伝統、慣習、愛し方~~新年の満月に想う~~

 満月が彩る、今年の元旦でした。
 
 子供の頃のお正月の景色はかけらもない昨今。あの頃は羽子板やコマ、凧が並んでいた近所の文具店の、シャッターの白さが冬の寒さを増すようです。
 いつもより随分大きな半紙での、書初め。家の前の路地で、友達や家族と楽しんだ羽つきにコマ回し。新聞紙で作った長い足をつけた凧を、父親と共に自慢げに飛ばしに出かける男の子たち。
 着物をまとった母親が甲斐甲斐しく運ぶ、お節の重箱。薬草を入れたお屠蘇。お雑煮用の、蓋つきのお椀。
 こんな風に、過ごしたお正月を、今年は珍しく思い出していました。
 両親が見せてくれたのはおそらく、自分たちがしてもらったこと、またはこうありたいと思ったこと。それはお正月の風物だけではなく、生活、人生全般にそうだったのだなあ、と改めて思います。
 仕事がら、色々なひとのお話を伺わせていただく中で、ご両親やごきょうだいなどについてのお尋ねをすることが少なくないのですが、それは、例えば、同じ年齢で同性、同じ出身地の方がおられたとしても、ご両親の年代や出身地が違っていることで、その生育歴に違いを感じることが多く、とても参考になることがたくさんあるからなのです。
 私たちの世代は、まさに高度成長期と共に生まれていますので、それ以前の両親たちの世代の苦労は、聞くにとどまります。
ただ全般的に言えることは、この国においては、ご本人やご家族(特に親)に第2次世界大戦の影響がどの程度あったのか、が、とても大きな影響力を持つのだ、ということです。
 その世界観を一瞬にして覆された、昭和1桁~15年あたりの方々の新しい日本は、教科書を墨で塗りつぶすところから始まったのだろうと思います。
文字通り、全てを覆す作業の第一歩だったことを、親から聞いたことがあります。
 
 その年齢が高ければ高いほど、つまり、自我と共に育ってきた価値観を覆さねばならないのですから、これはとても大仕事になることは想像に難くありません。人間不信、拝金主義といったことが蔓延するのも、無理からぬことだったのでしょう。
 また高度成長期とは、頑張れば頑張るだけの成果が、おそらくは手に入った時代でもあり(お金や地位や数字などのわかりやすい形で)、安定を重んじる風潮も強まっていったと思います。
戦後減少していた人口を取り戻し、社会や文化の再構築のために、頑張っていたその世代の人たちの背景にはこういったことがあった筈です。
+ + +
**小問**
本文に書かれている事柄について、次の問いに答えてください。
(a) 今年の元旦を彩ったものは何ですか。
(b) 子供の頃、近所の文具店に並んでいたものとして挙げられているのは何ですか。
(c) 昭和1桁~15年あたりの方々の新しい日本は、何から始まったと筆者は考えていますか。
+ + +
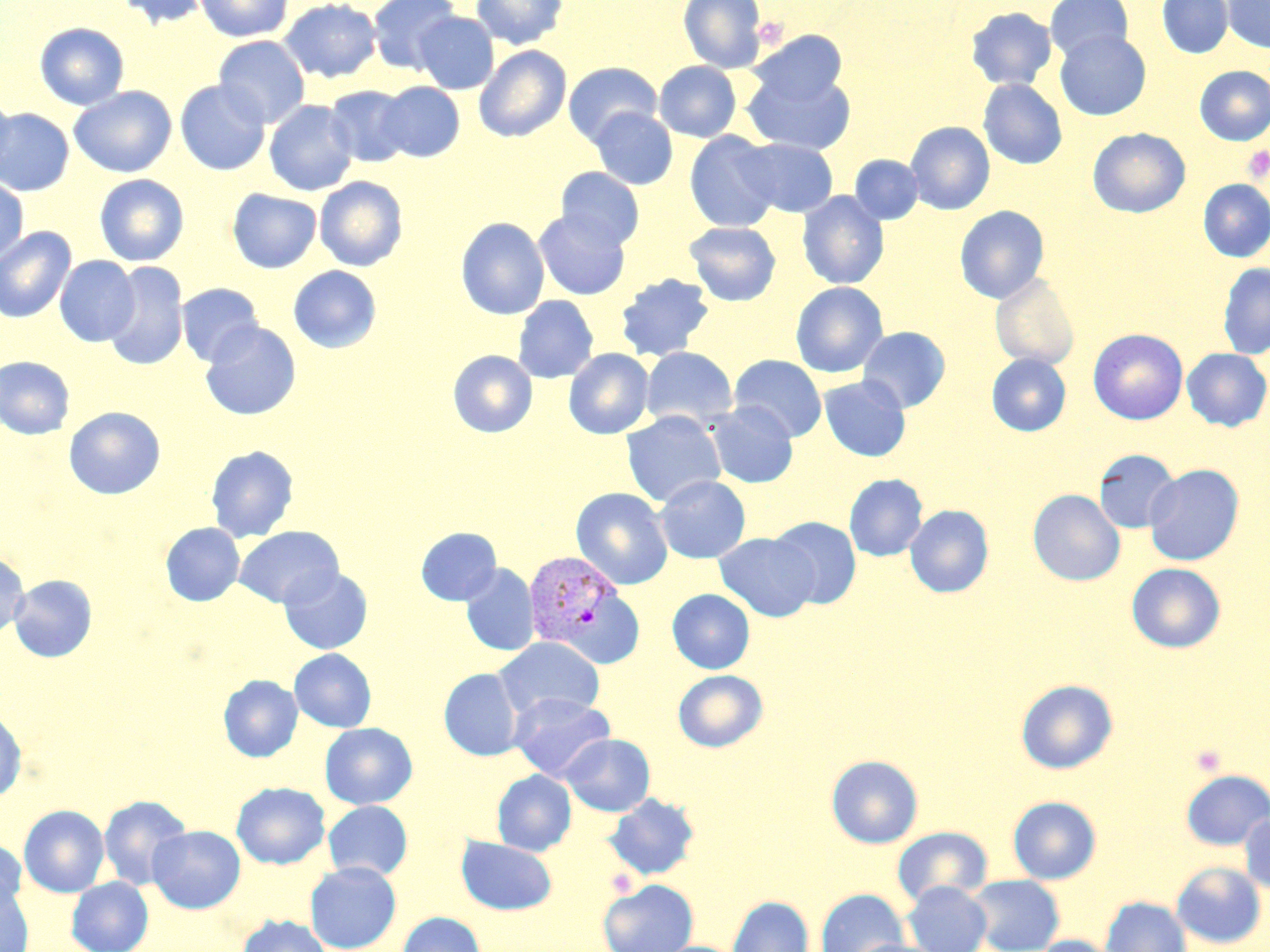

Plasmodium vivax.

stain = May-Grünwald-Giemsa
field of view = single
Plasmodium vivax-infected red blood cell locations = approximate bounding boxes as [x1, y1, x2, y2] in pixels: [523, 550, 632, 661]
uninfected red blood cell locations = approximate bounding boxes as [x1, y1, x2, y2] in pixels: [112, 0, 211, 29], [279, 0, 382, 83], [367, 0, 461, 75], [470, 0, 569, 50], [678, 0, 766, 72], [1044, 0, 1133, 63], [1157, 0, 1233, 58], [1223, 0, 1270, 53], [195, 1, 293, 42], [965, 7, 1057, 91], [414, 11, 499, 94], [34, 22, 130, 110], [747, 31, 848, 107], [1055, 31, 1151, 121], [213, 35, 310, 128], [473, 45, 572, 143], [563, 61, 662, 146], [654, 61, 741, 142], [1195, 66, 1270, 145], [743, 67, 856, 155], [978, 79, 1067, 169], [175, 80, 271, 176], [376, 82, 464, 162], [69, 85, 177, 178], [325, 85, 413, 167], [0, 92, 16, 181], [264, 100, 358, 196], [589, 107, 678, 190], [0, 108, 75, 197], [906, 122, 995, 215], [1088, 128, 1190, 218], [684, 131, 781, 232], [739, 139, 838, 217], [850, 155, 923, 224], [556, 167, 645, 250], [94, 174, 189, 266], [0, 176, 28, 265], [315, 176, 408, 272], [1198, 180, 1270, 261], [227, 188, 322, 273], [798, 191, 889, 289], [955, 205, 1049, 304], [533, 210, 631, 300], [456, 217, 549, 319], [684, 221, 781, 306], [0, 227, 76, 323], [54, 255, 140, 347], [102, 262, 189, 371], [1217, 262, 1270, 359], [288, 265, 382, 353], [990, 273, 1080, 370], [615, 274, 715, 361], [790, 281, 888, 377], [176, 283, 264, 367], [512, 295, 599, 383], [199, 321, 302, 420], [858, 326, 950, 413], [1088, 329, 1188, 424], [641, 347, 738, 431], [563, 348, 654, 439], [1182, 348, 1270, 431], [448, 350, 537, 438], [986, 354, 1071, 436], [729, 355, 828, 442], [0, 356, 75, 439], [819, 375, 911, 461], [706, 402, 798, 488], [64, 406, 166, 500], [621, 410, 726, 507], [205, 444, 299, 543], [1094, 449, 1181, 533], [1144, 463, 1244, 566], [844, 474, 928, 562], [655, 475, 751, 564], [570, 487, 673, 590], [1028, 489, 1125, 586], [905, 505, 994, 597], [767, 515, 861, 609], [160, 523, 244, 606], [233, 526, 344, 608], [415, 527, 502, 605], [714, 532, 819, 621], [0, 552, 30, 637], [1126, 562, 1227, 653], [460, 564, 540, 656], [279, 567, 373, 655], [9, 575, 97, 662], [667, 588, 755, 674], [494, 637, 605, 722], [289, 649, 377, 732], [440, 668, 524, 761], [673, 670, 768, 752], [218, 674, 303, 762], [1016, 679, 1118, 774], [509, 692, 614, 781], [0, 711, 27, 801], [319, 723, 418, 809], [561, 734, 655, 816], [826, 755, 923, 848], [1181, 769, 1270, 850], [492, 770, 576, 856], [232, 782, 330, 869], [604, 793, 700, 880], [98, 795, 193, 891], [1008, 796, 1101, 884], [323, 801, 413, 880], [19, 805, 110, 897], [1239, 812, 1270, 895], [147, 825, 245, 913], [892, 826, 992, 906], [456, 836, 557, 915], [0, 839, 27, 915], [305, 861, 402, 952], [1170, 861, 1267, 949], [967, 874, 1064, 952], [67, 876, 153, 952], [598, 879, 698, 952], [0, 881, 33, 952], [903, 881, 991, 952], [816, 888, 910, 952], [727, 895, 814, 952], [1100, 896, 1191, 952], [396, 912, 486, 952], [236, 914, 333, 952], [1031, 935, 1117, 952], [844, 938, 948, 952]
platelet locations = approximate bounding boxes as [x1, y1, x2, y2] in pixels: [753, 17, 787, 48], [1242, 145, 1270, 183], [1190, 745, 1226, 776], [604, 869, 640, 898]
preparation = thin blood film
image size = 1270×952 pixels
modality = light microscopy
magnification = 1000x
+ + +
**解答**
(a) 満月です。
(b) 羽子板、コマ、凧です。
(c) 教科書を墨で塗りつぶすところから始まったと考えています。